The predicted results are in good quantitative and trend-wise agreement with the previous studies of ex vivo porcine pancreas and in vivo human PDAC tumors. However, most of the ablation sessions in clinical trials were performed at a relatively low laser energy level and there are no clinical treatment data available for the Nd:YAG laser (1064 nm) with the output powers and energies greater than 4W/1200 J. Therefore, more clinical data are necessary to verify the predicted results at high laser powers. The other important factor that highly influences the efficacy of thermotherapy is the blood perfusion rate. In response to hyperthermia, healthy tissue shows a significantly different pattern of blood flow, up to tenfold higher at 42–48 °C, than tumorous tissue41. In addition, the pattern of blood perfusion in the healthy and tumor tissue itself can even be different, depending on the type of the tissue (e.g. skin, muscle, fat, etc.). During tumor growth, its demand for nutrients from the host vasculature increases; however, at a specific stage, when the tumor's interstitial pressure surpasses the arterioles' vascular pressure, local vascular stasis occurs and blood cannot be supplied to the central areas of the tumor, so these areas become hypoxic and necrotic. A significant correlation has been found between hypoxia extent and the distribution of blood perfusion, depending on the tumor stage, size, and type56. Accordingly, the tumor blood flow is a critical uncertainty in the estimation of laser-induced thermal effects, and it is better to measure this parameter for each tumor individually before running the computer-based pretreatment planning. Last but not the least, the exact temperature threshold for defining the border of hyperthermic lesions is unclear, as different values have been reported in the literature between 50 and 60 °C7,25,31,57,58. In spite of the uncertainties described above, the present study used the consensus set of parameters.

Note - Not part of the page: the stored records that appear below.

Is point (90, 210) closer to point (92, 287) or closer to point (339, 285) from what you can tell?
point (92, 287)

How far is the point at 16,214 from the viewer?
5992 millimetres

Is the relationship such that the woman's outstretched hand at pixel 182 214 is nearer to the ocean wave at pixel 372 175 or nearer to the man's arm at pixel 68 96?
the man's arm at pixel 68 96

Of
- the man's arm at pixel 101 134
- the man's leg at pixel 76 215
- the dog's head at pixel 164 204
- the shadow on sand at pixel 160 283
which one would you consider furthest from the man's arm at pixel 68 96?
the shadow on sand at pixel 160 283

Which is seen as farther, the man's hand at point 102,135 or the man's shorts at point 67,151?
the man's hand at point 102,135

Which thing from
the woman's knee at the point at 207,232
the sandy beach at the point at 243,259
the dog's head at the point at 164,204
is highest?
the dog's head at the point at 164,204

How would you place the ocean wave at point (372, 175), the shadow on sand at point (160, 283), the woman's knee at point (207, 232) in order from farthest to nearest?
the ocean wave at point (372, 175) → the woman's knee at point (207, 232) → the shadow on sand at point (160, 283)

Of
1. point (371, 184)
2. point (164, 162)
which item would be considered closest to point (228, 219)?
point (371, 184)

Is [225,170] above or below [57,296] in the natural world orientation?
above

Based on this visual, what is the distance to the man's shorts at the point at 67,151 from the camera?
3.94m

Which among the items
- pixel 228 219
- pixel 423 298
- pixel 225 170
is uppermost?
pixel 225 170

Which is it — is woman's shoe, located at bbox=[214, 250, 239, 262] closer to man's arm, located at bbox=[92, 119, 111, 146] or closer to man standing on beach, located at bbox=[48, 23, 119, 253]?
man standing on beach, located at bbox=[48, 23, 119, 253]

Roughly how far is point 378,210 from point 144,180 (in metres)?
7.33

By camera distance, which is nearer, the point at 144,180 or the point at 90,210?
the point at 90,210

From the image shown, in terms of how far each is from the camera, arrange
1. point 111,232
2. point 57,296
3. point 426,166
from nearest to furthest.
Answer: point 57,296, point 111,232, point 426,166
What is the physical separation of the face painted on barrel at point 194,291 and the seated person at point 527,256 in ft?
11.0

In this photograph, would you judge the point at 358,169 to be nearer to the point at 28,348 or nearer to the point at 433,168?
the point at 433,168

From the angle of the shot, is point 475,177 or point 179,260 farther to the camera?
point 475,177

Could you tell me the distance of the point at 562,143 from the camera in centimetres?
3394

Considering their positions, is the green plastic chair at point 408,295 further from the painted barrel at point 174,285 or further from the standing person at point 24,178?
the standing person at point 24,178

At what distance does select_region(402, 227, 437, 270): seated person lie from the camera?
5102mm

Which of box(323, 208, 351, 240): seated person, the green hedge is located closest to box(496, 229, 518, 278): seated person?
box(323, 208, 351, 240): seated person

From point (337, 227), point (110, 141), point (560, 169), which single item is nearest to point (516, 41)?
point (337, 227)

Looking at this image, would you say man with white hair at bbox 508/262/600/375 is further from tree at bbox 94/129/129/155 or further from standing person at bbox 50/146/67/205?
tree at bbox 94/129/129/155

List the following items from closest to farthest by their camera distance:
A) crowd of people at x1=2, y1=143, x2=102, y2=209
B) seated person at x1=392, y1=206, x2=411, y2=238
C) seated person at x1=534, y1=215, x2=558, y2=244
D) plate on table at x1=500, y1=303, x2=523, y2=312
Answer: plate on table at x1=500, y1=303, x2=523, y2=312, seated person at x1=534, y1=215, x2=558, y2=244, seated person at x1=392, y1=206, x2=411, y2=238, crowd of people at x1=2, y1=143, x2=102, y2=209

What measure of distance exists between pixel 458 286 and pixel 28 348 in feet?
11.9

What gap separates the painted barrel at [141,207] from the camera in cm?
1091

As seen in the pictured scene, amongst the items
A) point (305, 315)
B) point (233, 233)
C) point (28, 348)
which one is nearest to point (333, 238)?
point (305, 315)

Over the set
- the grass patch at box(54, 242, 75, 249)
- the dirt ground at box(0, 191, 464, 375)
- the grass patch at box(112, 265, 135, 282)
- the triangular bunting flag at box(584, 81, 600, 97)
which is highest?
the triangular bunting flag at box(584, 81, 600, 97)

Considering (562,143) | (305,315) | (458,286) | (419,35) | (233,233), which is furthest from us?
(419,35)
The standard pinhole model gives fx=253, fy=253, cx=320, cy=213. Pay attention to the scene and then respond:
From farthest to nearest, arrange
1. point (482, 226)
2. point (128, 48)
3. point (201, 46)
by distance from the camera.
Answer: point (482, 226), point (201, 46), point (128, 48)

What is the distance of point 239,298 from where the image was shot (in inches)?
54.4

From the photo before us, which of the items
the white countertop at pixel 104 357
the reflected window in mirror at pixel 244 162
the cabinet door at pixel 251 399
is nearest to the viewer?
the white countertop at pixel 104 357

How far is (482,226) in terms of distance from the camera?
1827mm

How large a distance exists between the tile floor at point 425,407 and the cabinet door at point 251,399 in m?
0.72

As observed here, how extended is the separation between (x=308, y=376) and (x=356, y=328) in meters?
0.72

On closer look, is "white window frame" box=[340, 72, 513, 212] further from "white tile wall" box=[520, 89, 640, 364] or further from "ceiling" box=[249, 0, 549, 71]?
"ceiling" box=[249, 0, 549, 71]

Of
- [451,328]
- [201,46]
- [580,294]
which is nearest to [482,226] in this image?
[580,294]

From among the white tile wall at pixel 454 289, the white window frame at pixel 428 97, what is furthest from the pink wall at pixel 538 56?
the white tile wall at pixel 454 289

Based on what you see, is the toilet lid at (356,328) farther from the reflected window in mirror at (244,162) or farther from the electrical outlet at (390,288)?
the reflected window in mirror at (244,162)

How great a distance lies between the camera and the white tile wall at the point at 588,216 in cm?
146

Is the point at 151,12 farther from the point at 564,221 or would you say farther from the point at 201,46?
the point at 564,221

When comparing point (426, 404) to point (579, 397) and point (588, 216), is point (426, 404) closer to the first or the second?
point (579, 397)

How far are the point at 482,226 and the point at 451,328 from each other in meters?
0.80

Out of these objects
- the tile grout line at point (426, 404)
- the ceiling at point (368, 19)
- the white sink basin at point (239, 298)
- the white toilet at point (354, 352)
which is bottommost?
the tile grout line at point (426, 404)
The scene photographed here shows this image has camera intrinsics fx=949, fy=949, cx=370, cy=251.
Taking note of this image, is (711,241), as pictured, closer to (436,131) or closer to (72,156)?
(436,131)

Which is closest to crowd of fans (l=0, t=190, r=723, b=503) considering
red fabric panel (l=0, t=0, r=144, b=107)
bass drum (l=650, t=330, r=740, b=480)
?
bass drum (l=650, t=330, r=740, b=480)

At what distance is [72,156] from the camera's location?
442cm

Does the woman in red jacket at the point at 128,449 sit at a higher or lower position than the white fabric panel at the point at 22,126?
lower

In conclusion, the present paper, by examining the therapeutic outcome of laser thermotherapy, as measured by the size of the ablation volumes and at a wide range of output laser powers, can provide useful information for physicians to adjust the appropriate laser parameters. The methods and the results of this study represent the first solid bases for the development of a preplanning LITT platform that involves the individual patient anatomy in the decision-making process of the selection of the procedural settings. This would imply multiple potential clinical benefits. Indeed, the pre-procedural definition of patient-tailored settings could guarantee customized and, thus, more effective ablation volumes, thanks to the prediction of the ablative effect on the whole tumor, including safety margins. Moreover, the validation of this mathematical model would significantly contribute in reducing procedure-related complications thanks to the heat sink effect prediction on surrounding tissues. These advantages may thus, lead, in the near future, to a wider and safer application of LITT even to difficult clinical cases (i.e. excessive tumor proximity to major vessels or duodenum), giving a chance to patients currently excluded from ablative treatments. In addition, although to be investigated, it is likely that such a patient-tailored model could bring advantages even in terms of long-term prognosis (overall survival and progression-free survival) as compared to current palliative treatments.

In future, a dedicated clinical study will be outlined, with the aim to validate the developed patient-specific model in patients undergoing LITT with the procedural setting predicted by the model.